3D Printer Compatibility
The 3D print server we will build in this Instructable will work with most 3D printers. Basically, any 3D printer that uses non-proprietary host software will work. So, any 3D printer that uses Repetier, Cura, or other community-driven host software will work. The AstroPrint software we will install on the Raspberry Pi will replace this software.
The printers that will not work are those that use their own, proprietary host software packages. The most notable group of 3D printers that are incompatible with AstroPrint are MakerBots.
Customizing the Software
AstroPrint is open source and, with a bit of web development knowledge, you can fully customize the look and feel of AstroPrint. You can change all of the icons, all of the colors, all of the fonts, even the layout of the software. If you want to change how AstroPrint looks, check out the guide on Dabbletron.
To build your own 3D print server you are going to need a few parts. The table below lists all of the parts needed for this build. In the left-most column of the table, I've identified each part with a number. Below the table are some notes about each part corresponding to the numbers in the table.
The total cost for this project is about $85. If you have Amazon Prime you will not even need to pay for shipping.
Aside from the parts in the table below, you will obviously need a 3D printer. Back up to the previous step for an explanation of 3D printer compatibility with AstroPrint.
|1||Raspberry Pi 2 Complete Starter Kit||1||Amazon|
|2||Edimax EW-7811Un Wi-Fi USB Adapter||1||Amazon|
|3||Micro SD to SD Card Adapter||1||Amazon|
1 This Raspberry Pi starter kit is a convenient way to get all of the Raspberry Pi-related parts you will need for this build: a Raspberry Pi board, a power supply, a Raspberry Pi enclosure, and a micro SD card.
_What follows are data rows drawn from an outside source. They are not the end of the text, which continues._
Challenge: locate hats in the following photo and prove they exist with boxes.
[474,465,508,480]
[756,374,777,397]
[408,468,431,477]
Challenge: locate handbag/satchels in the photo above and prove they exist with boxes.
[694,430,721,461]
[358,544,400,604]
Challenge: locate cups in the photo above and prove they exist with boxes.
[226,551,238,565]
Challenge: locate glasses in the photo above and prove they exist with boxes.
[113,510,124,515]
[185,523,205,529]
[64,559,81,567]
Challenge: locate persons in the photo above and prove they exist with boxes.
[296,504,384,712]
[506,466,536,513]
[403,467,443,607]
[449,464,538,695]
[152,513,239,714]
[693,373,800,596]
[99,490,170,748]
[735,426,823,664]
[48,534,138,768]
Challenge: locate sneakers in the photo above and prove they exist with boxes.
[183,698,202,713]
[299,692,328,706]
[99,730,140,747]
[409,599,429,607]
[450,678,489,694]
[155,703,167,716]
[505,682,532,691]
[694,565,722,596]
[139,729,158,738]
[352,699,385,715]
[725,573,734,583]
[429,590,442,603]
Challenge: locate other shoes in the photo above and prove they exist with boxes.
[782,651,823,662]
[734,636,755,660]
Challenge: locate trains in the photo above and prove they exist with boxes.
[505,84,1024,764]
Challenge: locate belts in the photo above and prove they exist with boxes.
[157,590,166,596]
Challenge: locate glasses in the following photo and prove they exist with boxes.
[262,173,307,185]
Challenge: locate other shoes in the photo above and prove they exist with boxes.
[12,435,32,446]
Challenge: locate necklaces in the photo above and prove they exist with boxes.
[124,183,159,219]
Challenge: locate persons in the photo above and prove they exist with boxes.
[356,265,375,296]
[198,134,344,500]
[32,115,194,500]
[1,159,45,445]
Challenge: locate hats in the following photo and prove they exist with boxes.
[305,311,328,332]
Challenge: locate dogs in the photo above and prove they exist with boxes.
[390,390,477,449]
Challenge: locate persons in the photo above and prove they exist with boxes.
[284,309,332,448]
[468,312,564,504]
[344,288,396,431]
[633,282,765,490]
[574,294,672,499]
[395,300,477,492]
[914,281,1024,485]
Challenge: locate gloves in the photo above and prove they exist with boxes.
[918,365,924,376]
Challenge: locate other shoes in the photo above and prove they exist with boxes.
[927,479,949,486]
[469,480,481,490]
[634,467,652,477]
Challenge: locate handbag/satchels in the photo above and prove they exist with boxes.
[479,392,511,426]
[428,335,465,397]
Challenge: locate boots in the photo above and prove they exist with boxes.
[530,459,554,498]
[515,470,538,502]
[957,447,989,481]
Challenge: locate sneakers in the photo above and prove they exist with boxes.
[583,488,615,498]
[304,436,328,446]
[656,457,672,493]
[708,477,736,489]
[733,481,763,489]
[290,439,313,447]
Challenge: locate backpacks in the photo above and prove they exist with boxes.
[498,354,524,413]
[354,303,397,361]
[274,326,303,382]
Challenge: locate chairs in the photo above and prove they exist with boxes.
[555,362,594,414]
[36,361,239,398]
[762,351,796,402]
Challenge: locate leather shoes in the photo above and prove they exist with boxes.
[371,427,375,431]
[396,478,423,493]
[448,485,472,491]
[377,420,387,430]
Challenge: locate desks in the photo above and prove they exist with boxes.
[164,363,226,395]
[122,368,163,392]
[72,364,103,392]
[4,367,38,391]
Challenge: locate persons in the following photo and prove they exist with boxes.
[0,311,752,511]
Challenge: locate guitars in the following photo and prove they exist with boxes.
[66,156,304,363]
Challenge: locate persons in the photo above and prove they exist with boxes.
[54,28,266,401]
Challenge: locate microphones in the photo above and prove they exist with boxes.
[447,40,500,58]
Note that this kit does include a WiFi module, but it is, unfortunately, not supported by AstroPrint at the time of this writing. This kit also includes an HDMI cable which is not necessary for this build, but it is useful to have for debugging purposes.
2 This WiFi module is extremely popular for use with the Raspberry Pi. It is also the only module currently supported by AstroPrint. This is a concurrent mode WiFi adapter, meaning it can connect to your home WiFi network and act as a WiFi hotspot which will allow devices to talk to your printer locally and over the internet.
3 The Raspberry Pi 2 uses a micro SD card to hold the operating system (image). So, you will need some kind of adapter so you can plug the micro SD card into your computer and install the image onto the card. If you have a regular SD card reader on your computer, you can get this Micro SD to SD card adapter. Alternatively, you can get a micro SD to USB adapter.